* YOUR OBJECTIVE: Copy out the lines below word for word, from the line containing "From the image" through the line containing "41.0 inches".

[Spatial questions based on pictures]
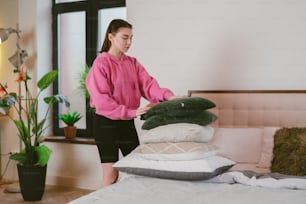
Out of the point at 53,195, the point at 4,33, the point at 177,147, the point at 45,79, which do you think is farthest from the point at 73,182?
→ the point at 177,147

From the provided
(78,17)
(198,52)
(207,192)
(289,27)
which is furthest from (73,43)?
(207,192)

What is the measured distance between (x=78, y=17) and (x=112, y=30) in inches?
83.2

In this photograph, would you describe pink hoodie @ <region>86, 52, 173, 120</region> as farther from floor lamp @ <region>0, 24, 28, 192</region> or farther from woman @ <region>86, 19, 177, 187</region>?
floor lamp @ <region>0, 24, 28, 192</region>

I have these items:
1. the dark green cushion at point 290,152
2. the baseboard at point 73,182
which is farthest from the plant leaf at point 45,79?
the dark green cushion at point 290,152

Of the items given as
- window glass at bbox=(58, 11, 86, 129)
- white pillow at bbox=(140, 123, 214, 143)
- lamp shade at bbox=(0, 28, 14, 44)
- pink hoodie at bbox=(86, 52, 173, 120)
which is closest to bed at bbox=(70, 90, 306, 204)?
white pillow at bbox=(140, 123, 214, 143)

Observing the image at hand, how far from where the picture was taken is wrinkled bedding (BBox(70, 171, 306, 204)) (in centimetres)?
162

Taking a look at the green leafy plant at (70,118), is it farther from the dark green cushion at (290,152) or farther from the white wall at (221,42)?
the dark green cushion at (290,152)

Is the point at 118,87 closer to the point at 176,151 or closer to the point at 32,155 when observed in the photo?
the point at 176,151

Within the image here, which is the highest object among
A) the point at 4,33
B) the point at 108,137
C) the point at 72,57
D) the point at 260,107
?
the point at 4,33

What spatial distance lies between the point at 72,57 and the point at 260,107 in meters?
2.26

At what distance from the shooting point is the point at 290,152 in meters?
2.43

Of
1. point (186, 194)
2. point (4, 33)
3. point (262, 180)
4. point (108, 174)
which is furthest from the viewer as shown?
point (4, 33)

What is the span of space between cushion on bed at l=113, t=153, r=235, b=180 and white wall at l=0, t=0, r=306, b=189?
1.27m

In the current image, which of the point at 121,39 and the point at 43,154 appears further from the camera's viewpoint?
the point at 43,154
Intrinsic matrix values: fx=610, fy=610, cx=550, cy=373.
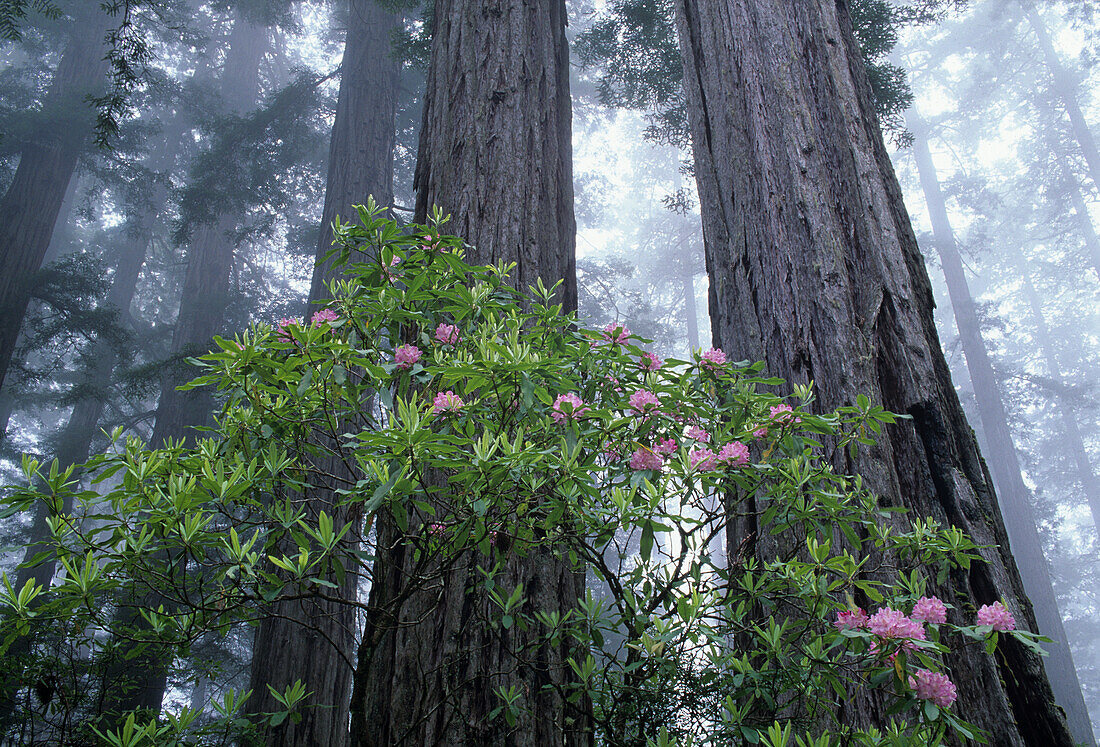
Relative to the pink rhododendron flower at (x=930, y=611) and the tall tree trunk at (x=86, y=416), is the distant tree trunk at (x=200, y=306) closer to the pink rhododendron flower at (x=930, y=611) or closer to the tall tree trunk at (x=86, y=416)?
the tall tree trunk at (x=86, y=416)

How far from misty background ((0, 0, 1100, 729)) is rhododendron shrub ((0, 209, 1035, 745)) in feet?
0.96

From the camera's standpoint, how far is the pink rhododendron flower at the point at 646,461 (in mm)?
1242

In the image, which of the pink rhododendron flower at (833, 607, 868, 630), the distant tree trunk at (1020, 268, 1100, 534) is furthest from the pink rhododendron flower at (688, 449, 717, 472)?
the distant tree trunk at (1020, 268, 1100, 534)

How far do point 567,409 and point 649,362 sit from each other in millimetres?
372

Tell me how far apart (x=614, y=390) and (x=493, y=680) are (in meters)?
0.96

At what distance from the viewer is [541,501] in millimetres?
1283

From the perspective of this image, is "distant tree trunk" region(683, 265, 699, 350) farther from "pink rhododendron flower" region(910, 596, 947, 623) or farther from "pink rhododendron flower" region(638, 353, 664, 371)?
"pink rhododendron flower" region(910, 596, 947, 623)

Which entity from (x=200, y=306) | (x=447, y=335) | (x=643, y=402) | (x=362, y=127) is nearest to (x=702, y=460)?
(x=643, y=402)

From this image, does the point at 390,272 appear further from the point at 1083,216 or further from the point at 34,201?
the point at 1083,216

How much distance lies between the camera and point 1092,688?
2830cm

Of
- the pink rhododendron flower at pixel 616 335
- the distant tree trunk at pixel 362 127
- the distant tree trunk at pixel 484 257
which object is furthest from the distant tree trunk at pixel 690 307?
the pink rhododendron flower at pixel 616 335

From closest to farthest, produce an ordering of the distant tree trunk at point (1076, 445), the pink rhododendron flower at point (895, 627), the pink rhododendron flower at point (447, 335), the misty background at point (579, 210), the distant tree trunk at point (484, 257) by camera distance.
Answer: the pink rhododendron flower at point (895, 627)
the pink rhododendron flower at point (447, 335)
the distant tree trunk at point (484, 257)
the misty background at point (579, 210)
the distant tree trunk at point (1076, 445)

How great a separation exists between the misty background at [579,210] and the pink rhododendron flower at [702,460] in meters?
1.18

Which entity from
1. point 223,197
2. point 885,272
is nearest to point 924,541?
point 885,272
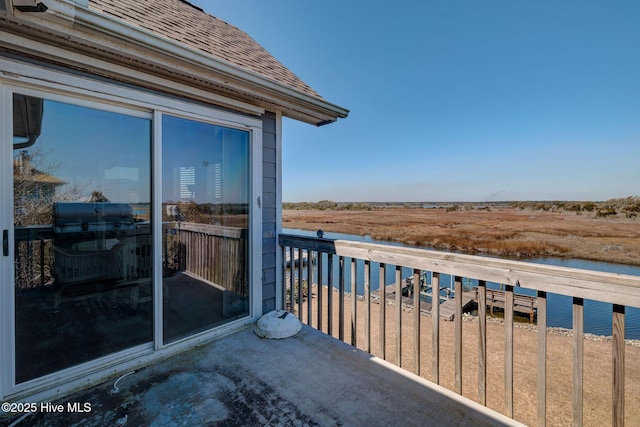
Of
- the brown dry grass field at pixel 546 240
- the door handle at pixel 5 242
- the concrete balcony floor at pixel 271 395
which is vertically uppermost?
the door handle at pixel 5 242

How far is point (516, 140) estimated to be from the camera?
1711 centimetres

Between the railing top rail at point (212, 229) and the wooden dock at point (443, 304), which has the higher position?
the railing top rail at point (212, 229)

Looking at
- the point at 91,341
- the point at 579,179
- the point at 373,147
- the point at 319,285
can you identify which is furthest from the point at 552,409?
the point at 579,179

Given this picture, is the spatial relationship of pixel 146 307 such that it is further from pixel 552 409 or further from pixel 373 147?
pixel 373 147

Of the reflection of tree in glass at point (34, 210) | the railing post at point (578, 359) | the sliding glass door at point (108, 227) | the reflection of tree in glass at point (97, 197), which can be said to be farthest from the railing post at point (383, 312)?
the reflection of tree in glass at point (34, 210)

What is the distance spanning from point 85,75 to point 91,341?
5.48ft

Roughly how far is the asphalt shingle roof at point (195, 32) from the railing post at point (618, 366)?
248 cm

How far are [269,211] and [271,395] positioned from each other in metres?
1.52

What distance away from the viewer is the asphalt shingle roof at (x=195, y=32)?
1746mm

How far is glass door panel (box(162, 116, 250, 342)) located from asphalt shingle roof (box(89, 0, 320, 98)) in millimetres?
558

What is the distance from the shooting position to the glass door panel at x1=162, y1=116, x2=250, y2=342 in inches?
78.4

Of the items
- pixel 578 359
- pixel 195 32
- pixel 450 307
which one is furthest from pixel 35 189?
pixel 450 307

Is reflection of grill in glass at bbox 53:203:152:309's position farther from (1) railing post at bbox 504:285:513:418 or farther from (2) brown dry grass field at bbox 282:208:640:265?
(2) brown dry grass field at bbox 282:208:640:265

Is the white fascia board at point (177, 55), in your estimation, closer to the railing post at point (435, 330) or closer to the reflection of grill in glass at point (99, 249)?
the reflection of grill in glass at point (99, 249)
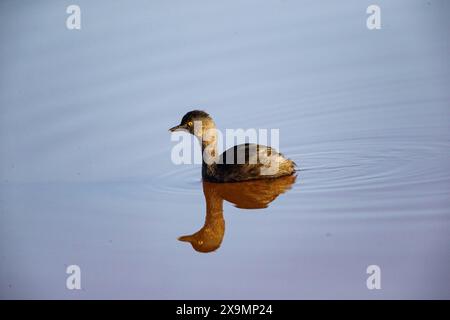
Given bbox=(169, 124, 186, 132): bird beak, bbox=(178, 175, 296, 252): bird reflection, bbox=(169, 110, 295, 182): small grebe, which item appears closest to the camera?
bbox=(178, 175, 296, 252): bird reflection

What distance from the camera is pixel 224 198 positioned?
7191 mm

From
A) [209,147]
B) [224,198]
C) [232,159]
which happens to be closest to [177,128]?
[209,147]

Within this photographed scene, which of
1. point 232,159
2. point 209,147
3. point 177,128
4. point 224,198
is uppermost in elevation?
point 177,128

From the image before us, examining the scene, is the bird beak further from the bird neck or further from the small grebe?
the bird neck

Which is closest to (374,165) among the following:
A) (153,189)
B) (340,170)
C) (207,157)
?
(340,170)

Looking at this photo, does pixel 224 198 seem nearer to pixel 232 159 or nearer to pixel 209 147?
pixel 232 159

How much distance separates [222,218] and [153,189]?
41.0 inches

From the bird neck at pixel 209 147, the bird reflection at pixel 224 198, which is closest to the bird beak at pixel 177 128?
the bird neck at pixel 209 147

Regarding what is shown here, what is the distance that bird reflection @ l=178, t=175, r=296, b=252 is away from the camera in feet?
20.5

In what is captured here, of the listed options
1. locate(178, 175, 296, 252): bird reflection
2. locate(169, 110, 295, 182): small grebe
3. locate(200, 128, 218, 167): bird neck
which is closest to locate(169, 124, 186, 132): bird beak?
locate(169, 110, 295, 182): small grebe

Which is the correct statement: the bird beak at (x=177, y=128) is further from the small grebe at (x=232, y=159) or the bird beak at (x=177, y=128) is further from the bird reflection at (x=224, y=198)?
the bird reflection at (x=224, y=198)

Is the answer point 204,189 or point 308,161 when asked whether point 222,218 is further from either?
point 308,161

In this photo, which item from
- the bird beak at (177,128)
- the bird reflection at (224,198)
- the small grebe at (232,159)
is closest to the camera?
the bird reflection at (224,198)

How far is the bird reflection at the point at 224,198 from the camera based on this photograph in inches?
246
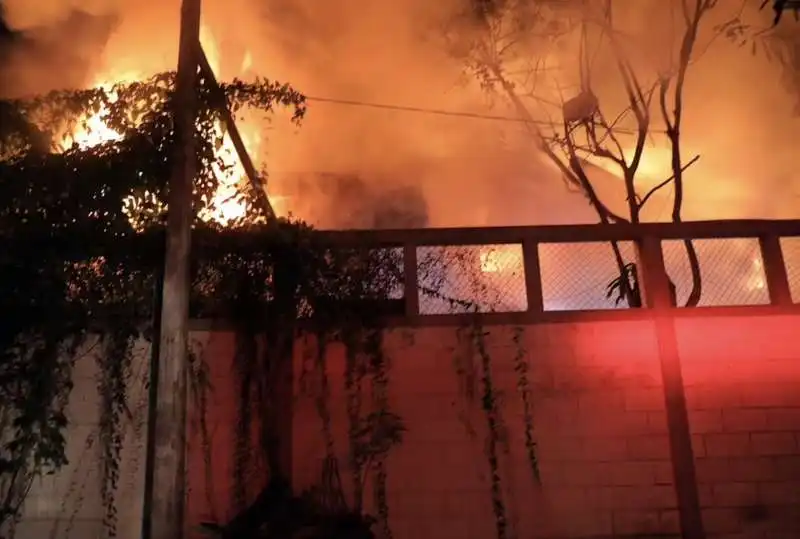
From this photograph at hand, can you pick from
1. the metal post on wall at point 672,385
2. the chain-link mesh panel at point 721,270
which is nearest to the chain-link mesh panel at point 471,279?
the metal post on wall at point 672,385

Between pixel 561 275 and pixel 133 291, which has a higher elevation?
pixel 561 275

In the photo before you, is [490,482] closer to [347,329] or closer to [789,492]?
[347,329]

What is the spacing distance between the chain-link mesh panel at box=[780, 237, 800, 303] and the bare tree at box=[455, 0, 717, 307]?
89.4 inches

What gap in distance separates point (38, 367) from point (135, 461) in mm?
1101

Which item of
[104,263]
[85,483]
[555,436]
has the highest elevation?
[104,263]

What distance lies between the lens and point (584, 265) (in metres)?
6.58

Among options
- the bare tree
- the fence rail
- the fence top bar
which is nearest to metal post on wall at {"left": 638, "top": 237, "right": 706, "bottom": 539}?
the fence rail

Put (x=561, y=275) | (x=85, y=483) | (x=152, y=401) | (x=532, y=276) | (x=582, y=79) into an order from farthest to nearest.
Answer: (x=582, y=79) < (x=561, y=275) < (x=532, y=276) < (x=85, y=483) < (x=152, y=401)

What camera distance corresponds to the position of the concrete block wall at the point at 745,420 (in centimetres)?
570

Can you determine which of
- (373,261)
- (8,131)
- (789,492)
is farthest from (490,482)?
(8,131)

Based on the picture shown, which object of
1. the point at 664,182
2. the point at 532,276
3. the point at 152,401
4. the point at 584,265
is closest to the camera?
the point at 152,401

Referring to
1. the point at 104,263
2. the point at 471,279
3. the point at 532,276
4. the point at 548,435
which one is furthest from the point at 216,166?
the point at 548,435

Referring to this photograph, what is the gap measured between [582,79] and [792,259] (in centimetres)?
391

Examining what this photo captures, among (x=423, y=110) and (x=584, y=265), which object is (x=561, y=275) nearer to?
(x=584, y=265)
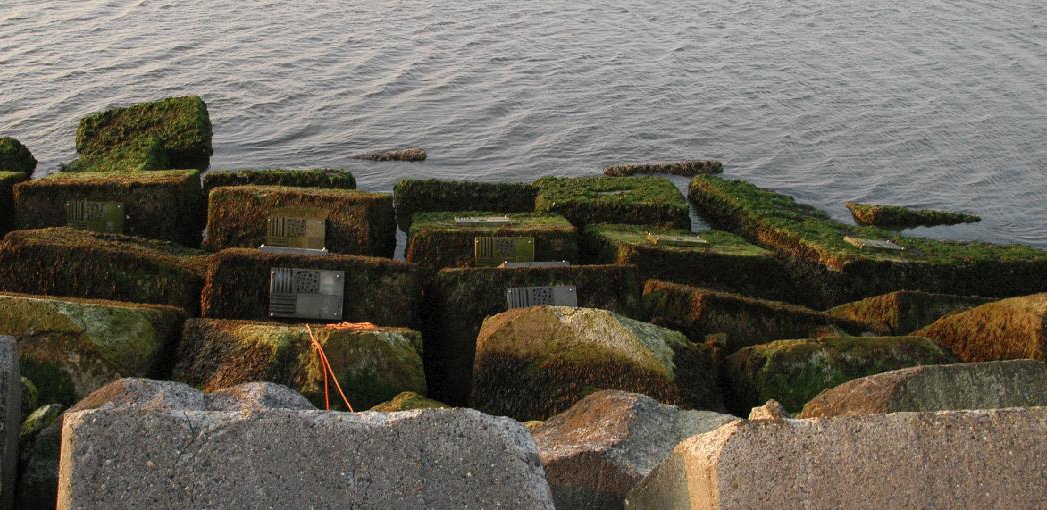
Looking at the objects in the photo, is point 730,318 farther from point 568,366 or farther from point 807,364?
point 568,366

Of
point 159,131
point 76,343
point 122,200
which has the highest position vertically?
point 76,343

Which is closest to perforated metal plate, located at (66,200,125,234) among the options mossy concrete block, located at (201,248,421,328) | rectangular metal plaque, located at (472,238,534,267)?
mossy concrete block, located at (201,248,421,328)

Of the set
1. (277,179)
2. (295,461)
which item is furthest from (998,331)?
(277,179)

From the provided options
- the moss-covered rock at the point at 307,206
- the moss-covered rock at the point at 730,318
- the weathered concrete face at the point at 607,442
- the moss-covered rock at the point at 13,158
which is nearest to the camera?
the weathered concrete face at the point at 607,442

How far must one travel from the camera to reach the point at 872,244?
10.6 meters

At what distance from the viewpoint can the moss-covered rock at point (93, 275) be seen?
7480mm

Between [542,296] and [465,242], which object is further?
[465,242]

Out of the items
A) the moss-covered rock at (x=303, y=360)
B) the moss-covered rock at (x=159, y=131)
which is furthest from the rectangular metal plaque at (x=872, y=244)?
the moss-covered rock at (x=159, y=131)

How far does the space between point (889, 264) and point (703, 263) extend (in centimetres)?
195

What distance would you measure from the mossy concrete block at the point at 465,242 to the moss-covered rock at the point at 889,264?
255cm

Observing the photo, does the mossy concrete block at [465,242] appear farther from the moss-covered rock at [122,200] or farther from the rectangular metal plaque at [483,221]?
the moss-covered rock at [122,200]

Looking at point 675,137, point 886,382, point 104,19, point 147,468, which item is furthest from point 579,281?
point 104,19

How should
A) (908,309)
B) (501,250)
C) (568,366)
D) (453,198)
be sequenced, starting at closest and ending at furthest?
(568,366) → (908,309) → (501,250) → (453,198)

* ANSWER TO THE EXERCISE:
From the image before us, examining the scene, is the bird beak further from the bird neck or further from the small grebe?
the bird neck

Which is closest to (374,165) among the following:
A) (153,189)
B) (340,170)
C) (207,157)
?
(340,170)

Looking at this photo, does pixel 224 198 seem nearer to pixel 232 159 or nearer to pixel 209 147?
pixel 232 159

How much distance separates [222,218] and [153,189]?
41.0 inches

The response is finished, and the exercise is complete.